No standard formatting
So that's the security beef with syslog over the Internet. Let's move on to all the other reasons syslog is terrible. The next one is the lack of a logging standard. IBM's product uses LEEF format, that looks like this:
LEEF:2.0|Trend Micro|Deep Security Manager||192|cat=System name=Alert Ended desc=Alert: CPU Warning Threshold Exceeded\nSubject: 10.201.114.164\nSeverity: Warning sev=3 src=10.201.114.164 usrName=System msg=Alert: CPU Warning Threshold Exceeded\nSubject: 10.201.114.164\nSeverity: Warning TrendMicroDsTenant=Primary
HP/MicroFocus's product uses CEF, which looks like this:
CEF:0|Trend Micro|Deep Security Manager||600|User Signed In|3|src=10.52.116.160 suser=admin target=admin msg=User signed in from 2001:db8::5
Linux syslog generates unstructured garbage which looks like this:
Failed password for root from 192.168.50.65 port 34780 ssh2
Cisco's IOS products generate logs like this:
00:00:48: %LINEPROTO-5-UPDOWN: Line protocol on Interface GigabitEthernet0/1, changed state to down 2
So now your syslog receiver (the SIEM in this case) has to parse these multitude of logging formats. CEF and LEEF are nice because it's at least some structure to key your searches/regex on. Other syslog formats... not so much.

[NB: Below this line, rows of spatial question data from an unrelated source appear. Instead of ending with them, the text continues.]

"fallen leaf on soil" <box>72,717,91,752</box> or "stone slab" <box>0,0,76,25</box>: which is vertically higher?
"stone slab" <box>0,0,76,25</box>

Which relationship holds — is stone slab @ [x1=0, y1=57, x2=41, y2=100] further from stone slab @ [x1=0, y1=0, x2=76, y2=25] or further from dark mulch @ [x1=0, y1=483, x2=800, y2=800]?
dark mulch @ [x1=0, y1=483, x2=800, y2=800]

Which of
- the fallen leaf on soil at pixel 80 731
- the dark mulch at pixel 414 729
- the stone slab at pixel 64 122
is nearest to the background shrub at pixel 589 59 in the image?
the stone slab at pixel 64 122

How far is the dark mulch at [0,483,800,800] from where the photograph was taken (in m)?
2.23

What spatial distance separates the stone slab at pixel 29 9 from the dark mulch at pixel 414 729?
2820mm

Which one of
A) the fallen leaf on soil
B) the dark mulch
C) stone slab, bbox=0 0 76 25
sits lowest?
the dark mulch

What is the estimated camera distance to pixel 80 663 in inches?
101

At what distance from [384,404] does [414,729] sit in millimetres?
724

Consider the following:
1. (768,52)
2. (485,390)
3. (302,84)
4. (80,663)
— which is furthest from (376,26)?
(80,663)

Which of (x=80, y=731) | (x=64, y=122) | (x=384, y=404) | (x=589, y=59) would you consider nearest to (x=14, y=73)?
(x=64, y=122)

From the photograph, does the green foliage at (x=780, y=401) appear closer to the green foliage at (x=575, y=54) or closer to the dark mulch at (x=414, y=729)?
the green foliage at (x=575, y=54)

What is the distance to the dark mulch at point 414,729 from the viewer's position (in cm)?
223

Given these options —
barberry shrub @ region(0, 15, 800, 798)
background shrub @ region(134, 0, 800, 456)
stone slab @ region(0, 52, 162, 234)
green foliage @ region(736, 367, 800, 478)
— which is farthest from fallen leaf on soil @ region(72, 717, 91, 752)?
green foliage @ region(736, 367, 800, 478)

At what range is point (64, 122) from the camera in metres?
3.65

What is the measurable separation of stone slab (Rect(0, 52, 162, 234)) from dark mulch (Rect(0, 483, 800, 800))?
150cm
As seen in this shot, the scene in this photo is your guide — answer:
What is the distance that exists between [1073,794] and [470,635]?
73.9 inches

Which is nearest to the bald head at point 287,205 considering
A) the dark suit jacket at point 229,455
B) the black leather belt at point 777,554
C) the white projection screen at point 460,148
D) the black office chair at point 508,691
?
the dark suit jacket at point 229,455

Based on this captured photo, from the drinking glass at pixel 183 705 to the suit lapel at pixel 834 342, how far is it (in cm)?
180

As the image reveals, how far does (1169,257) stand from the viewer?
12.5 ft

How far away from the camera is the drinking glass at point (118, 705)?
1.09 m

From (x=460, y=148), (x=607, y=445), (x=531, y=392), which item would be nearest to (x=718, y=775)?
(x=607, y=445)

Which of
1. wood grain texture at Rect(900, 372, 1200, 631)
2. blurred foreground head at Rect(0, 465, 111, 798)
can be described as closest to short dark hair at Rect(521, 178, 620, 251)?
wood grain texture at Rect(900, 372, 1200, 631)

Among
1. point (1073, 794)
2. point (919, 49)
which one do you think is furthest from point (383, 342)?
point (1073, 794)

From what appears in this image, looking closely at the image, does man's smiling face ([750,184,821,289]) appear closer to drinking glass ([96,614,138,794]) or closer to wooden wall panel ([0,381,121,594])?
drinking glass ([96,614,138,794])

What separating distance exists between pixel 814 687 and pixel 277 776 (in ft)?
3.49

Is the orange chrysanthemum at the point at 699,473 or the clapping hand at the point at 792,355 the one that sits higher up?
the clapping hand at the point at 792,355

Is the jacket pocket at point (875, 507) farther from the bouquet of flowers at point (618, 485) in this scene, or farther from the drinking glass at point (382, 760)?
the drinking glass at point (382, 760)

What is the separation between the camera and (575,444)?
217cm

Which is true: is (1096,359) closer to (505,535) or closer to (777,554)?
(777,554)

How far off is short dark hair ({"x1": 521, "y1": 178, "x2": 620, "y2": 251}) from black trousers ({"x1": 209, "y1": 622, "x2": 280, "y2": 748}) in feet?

And in the world of security, parsing a message wrong means potentially labeling the victim as the source of the attack and the attacker as the destination. In a real SOC, this would be the difference between an external hacker breaching a machine and getting a foothold in your network versus malware on one of your workstations talking to a command and control server. That is a massive difference and working under the wrong assumption could cost hours or days of investigation. Meanwhile the hacker is still crawling around your network.
Unreliable for security logs
So now that we know syslog is insecure and difficult to parse, let's move on to its reliability. Syslog has no function built in to retry a message. If your network goes down or your syslog receiver (your SIEM) goes down, those messages are lost. The sender has no idea that no one is listening. Sure you can use TCP but... I wouldn't recommend it.
So in the real world, this means if you're under a DoS attack and your syslog receiver/SIEM goes over license, or over capacity of the hardware, or the network link drops, or the attacker changes your firewall rules or any number of ways the link between the sender and receiver can be severed during an active attack... all those logs are lost. Gone forever. You will never get them back. Which means once the dust has settled, chances are you still have no idea where the attack came from, what happened, or if the attacker is still inside your network. Because your devices were dutifully sending syslog blindly assuming the receiver was listening, and the system has no idea those logs were lost. Unless you're using TCP, in which case when the link gets severed for whatever reason, your entire network crashes.
What would a robust logging solution look like?
There's plenty of robust logging solutions. Sure lots of them have their own issues, but let's take it one step at a time. JDBC is a good one. It's a pull not a push, so as long as your SIEM can remember where it left off, it will always get the missing logs after the dust settles. Many Windows agents are good at this too (many are not... YMMV). Properly written API clients can do this as well, remembering where they left off and resuming when the network connection drops. With the added benefit of, if you're using HTTPS you're not sending clear text logs across the network or Internet.
So, for the love of god, stop using syslog for security logging.